#### [YOUR INSTRUCTIONS]
Answer these questions from the passage about the STATES Act below.
(a) How many other organizations joined NORML in sending the senators a letter endorsing the legislation?
(b) What position does Don Murphy hold at the Marijuana Policy Project?
(c) According to Gardner, what would the measure not do?

#### [TEXT PASSAGE]
-- -- --

National Organization for the Reform of Marijuana Laws Political Director Justin Strekal also touted the lawmakers’ bipartisan effort to protect states from federal interference on marijuana policy.
“The majority of states now regulate marijuana use and more than six out of ten voters endorse legalizing the plant’s use by adults, making it time for the federal government to no longer stand in the way of this progress at the state level,” he said in a statement.
NORML joined more than 50 other organizations in sending the senators a letter endorsing the legislation.
Don Murphy, conservative outreach director for the Marijuana Policy Project, meanwhile, called the STATES Act “the most significant piece of marijuana-related legislation ever introduced in Congress.”
“With its bipartisan backing in the Senate, it symbolically signals the eventual end of marijuana prohibition at the federal level. … The president has a unique opportunity to get behind historic legislation that enjoys solid support on both sides of the political spectrum,” he said in a statement.
Murphy added that while MPP looks forward to the day when there’s full acceptance of marijuana at the federal level, it embraces the senators’ states rights approach to the issue.
Warren, in announcing the legislation, told reporters it would fix the current discrepancy between state and federal statutes that has impacted the legal marijuana industry’s access to banking and Americans’ ability to pursue medical marijuana treatments, among other things.
Gardner stressed that the measure would not legalize marijuana at the federal level, but simply allow states that have passed such laws to move forward without the threat of federal interference.

-- -- --

#### [PROVIDED MATERIAL]
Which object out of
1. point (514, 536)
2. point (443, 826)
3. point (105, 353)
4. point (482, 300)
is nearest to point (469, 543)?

-- -- --

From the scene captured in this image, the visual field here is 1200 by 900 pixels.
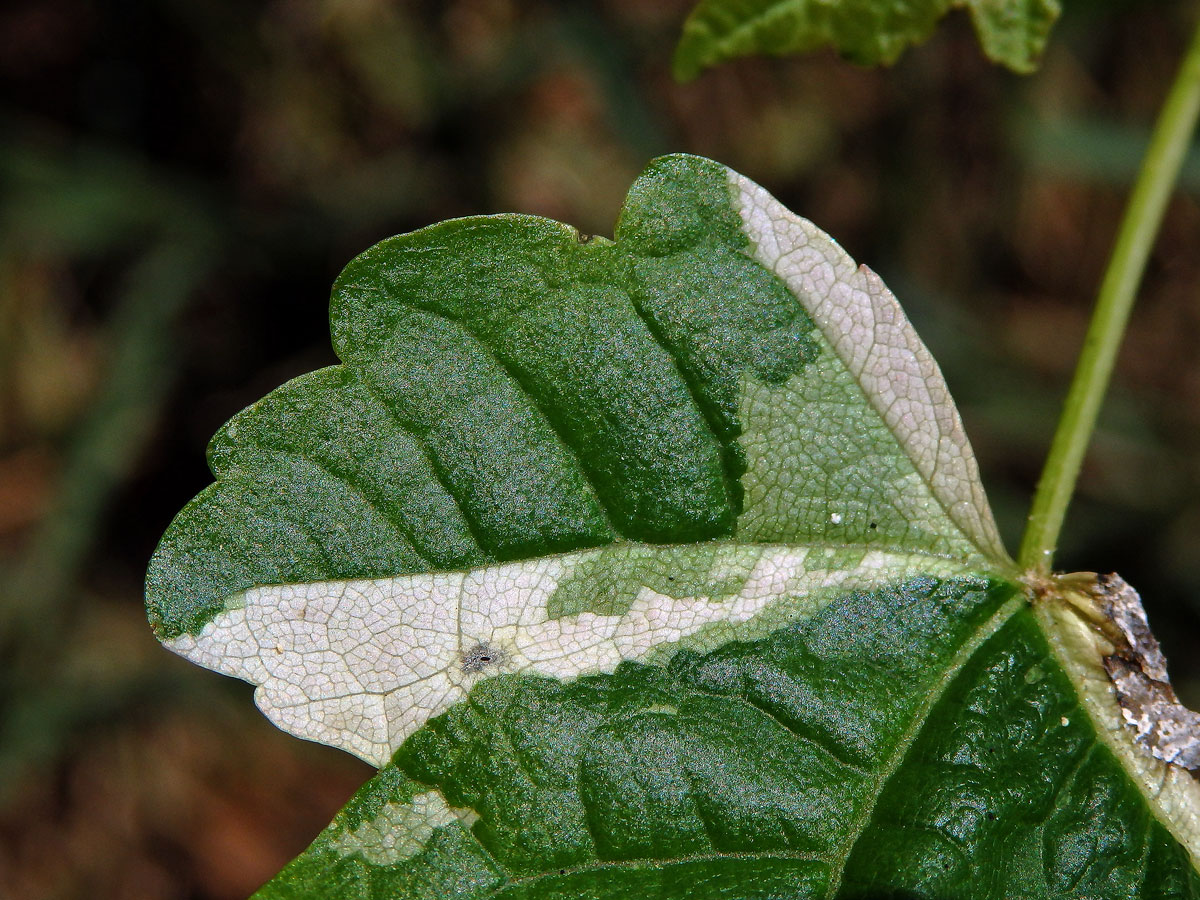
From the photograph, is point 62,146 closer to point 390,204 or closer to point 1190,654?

-- -- --

#### [SOLUTION FOR THIS PROBLEM]
(a) More than 50.
(b) Conservative outreach director.
(c) It would not legalize marijuana at the federal level.